Otago Federated Farmers’ chair Simon Davies wants councils to be held to the same standards as farmers when it comes to water quality:
Across the country, more and more catchment groups and other farmer-led environment-focused groups are getting stuck in.
In my own neck of the woods, the recently launched Tokomairiro Water Catchment Group is made up of farmers who are trying to do their bit to improve the water in the local river.
So I was appalled to discover the local district council has applied for resource consent to continue to discharge untreated wastewater (a nice way of saying raw sewage) and stormwater into the same river during high rainfall.
For some time now the agricultural sector has been being dragged through the mud over its environmental footprint. Farmers are now lifting their efforts, and spending a lot of money, to improve farm practices and the quality of the water leaving their properties.
They’re upgrading effluent systems and other infrastructure, excluding stock from waterways, running nutrient budgets and increasing riparian planting, to name just some of the initiatives.
Most farmers are aware that activities on their land can affect water quality. They’re seeing the benefits of changes they’re making and it is now an accepted part of being a good farmer.

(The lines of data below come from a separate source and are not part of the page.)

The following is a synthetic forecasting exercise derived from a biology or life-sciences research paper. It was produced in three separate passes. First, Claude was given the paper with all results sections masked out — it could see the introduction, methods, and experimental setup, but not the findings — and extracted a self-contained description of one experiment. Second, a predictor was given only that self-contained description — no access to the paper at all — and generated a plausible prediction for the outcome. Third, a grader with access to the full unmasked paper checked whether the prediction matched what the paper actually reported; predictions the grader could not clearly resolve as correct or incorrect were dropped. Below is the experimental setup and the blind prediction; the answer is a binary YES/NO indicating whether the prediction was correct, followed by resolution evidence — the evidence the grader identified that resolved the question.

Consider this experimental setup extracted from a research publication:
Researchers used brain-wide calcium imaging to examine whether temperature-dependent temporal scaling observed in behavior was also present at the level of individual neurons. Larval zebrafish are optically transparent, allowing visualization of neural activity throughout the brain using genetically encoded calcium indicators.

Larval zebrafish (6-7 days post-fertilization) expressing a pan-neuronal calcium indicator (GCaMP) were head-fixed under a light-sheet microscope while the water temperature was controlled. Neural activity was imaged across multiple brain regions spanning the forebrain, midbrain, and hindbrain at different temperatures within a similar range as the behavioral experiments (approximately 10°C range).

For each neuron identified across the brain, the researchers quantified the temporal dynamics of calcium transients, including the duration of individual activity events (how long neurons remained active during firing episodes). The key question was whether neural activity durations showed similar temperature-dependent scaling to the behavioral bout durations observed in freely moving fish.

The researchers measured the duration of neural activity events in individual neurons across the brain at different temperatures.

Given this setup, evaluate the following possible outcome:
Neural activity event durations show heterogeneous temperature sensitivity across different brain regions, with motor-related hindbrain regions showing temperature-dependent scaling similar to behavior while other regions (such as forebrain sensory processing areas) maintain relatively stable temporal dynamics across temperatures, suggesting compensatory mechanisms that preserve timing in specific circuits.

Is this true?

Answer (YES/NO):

It’s not hard to understand why we get grumpy when we put in the time, effort and resources to improve our sustainability but the same cannot be said for urban councils . .
Dealing with wastewater is one of the core responsibilities of district and city councils.
Yet too many get distracted by other projects at the expense of the infrastructure and practices needed to gain and maintain the required standards.
Farmers can be prosecuted for effluent spills that could reach a waterway. Time after time councils get away with actually spilling wastewater into streams, rivers and the sea.
Councils should be held to the same standard as farmers and other businesses and ensure best practice wastewater management is a top priority.